When we talk about the Gettier problem (or about scientific knowledge, justification or external-world scepticism) we want to know the really and truly about it. We don't want to know about the context of attributions or the context of knowledge itself. When we speak of knowledge in all these cases, we're talking about exactly the same thing. There isn't one kind of knowledge for the Gettier problem, another kind of knowledge when it comes to scientific claims, another for questions of justification, and yet another for statements about the reality and character of the external world. It is one and the same knowledge in each and every case.

One might say that if the really and truly applies to folkist concerns about friends, happiness and worthwhile goals, it should certainly apply to epistemological questions and issues. Or perhaps Conee does indeed accept that there are contexts, as indeed he must do; though when it comes to scientific knowledge, the Gettier problem, justification and external-world scepticism, the only context that matters is the really and truly context. Or, as Conee puts it, this context is the “single philosophical context” (53). Does that mean that there are indeed different contexts for folkist issues like happiness, friendship and worthwhile goals? It seems that earlier Conee rejected folkist contextualism as well.

Conee again seems to dispute the EC theorist’s belief that the Folk are either aware of “contextual variation” or take contextual variation into account when they make their knowledge-attributions. Conee writes that

[t]his explanation attributes to us some sort of grip on the contextual variation in standards for ‘knowledge’ ascriptions”.

This “grip on the contextual variation” is thought to be tacit. That is, “[w]e are not said to think explicitly that there is a contextual variation”. It's hard to know what to make of this statement. Do we really take into account contextual variation; though only tacitly? In that case, what's meant by the word ‘tacit’ here? In any case, even if this knowledge is indeed tacit, it still seems to be pretty detailed and, well, explicit!

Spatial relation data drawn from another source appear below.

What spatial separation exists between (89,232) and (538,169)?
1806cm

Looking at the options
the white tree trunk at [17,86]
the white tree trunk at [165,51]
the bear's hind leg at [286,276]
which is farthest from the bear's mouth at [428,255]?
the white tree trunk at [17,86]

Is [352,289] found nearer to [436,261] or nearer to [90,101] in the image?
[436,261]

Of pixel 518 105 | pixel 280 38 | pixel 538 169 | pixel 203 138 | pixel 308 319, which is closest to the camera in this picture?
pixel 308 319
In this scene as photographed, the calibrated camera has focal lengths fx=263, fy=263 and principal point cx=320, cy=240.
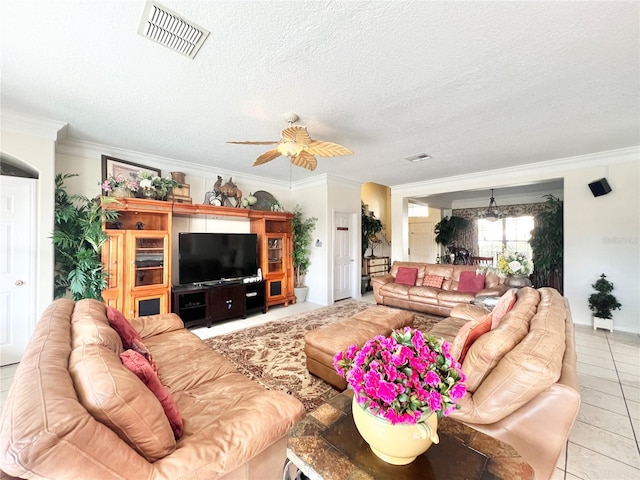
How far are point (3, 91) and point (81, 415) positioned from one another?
315cm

That is,

we are supposed to be guided by our understanding of ‘knows’ to count some differences in context as decisive to truth when we make our plausibility judgements”.

Again, I think that Conee actually denies this tacit-knowledge account of Folk attributions of knowledge and therefore our very strict uses of the word ‘knowledge’. I would reject both accounts. I don't believe that all these things go on at the tacit level. And neither do I believe that it can be said that the Folk have a strict notion of knowledge or of knowledge-ascriptions.

Since the EC believes in contexts, it's not surprising that there's also a “sceptical context” to take into account; as well as an everyday context.

For example, in a sceptical context it may be the case that “only 100 percent of the right sort of probability is enough” (54). That's why scepticism is scepticism – because it demands 100 percent of the right sort of probability. Sceptics may also want something else. They may want “internally possessed evidence that excludes all possibility of false belief”. Again, that's why scepticism is scepticism – it wants to exclude all possibility of false belief.

Conee seems to suggest a case when we can meet these strong sceptical demands.

For example,

perhaps external world judgements are in the right way 100 percent probable when they are correctly causally connected to the fact known”.

However, this “might occur only in optimal cases of perception and memory” (54). Thus even though sceptical demands are strong (not to say extreme), Conee suggests that - at least in theory - they can be met. Despite that, many epistemologists deny global (or extreme) scepticism precisely because they believe that its demands can never be met – again, in principle!

Reference

Conee, Earl. (2005) 'Contextualism Contested', in Contemporary Debates in Epistemology (edited by Matthias Steup and Ernest Sosa).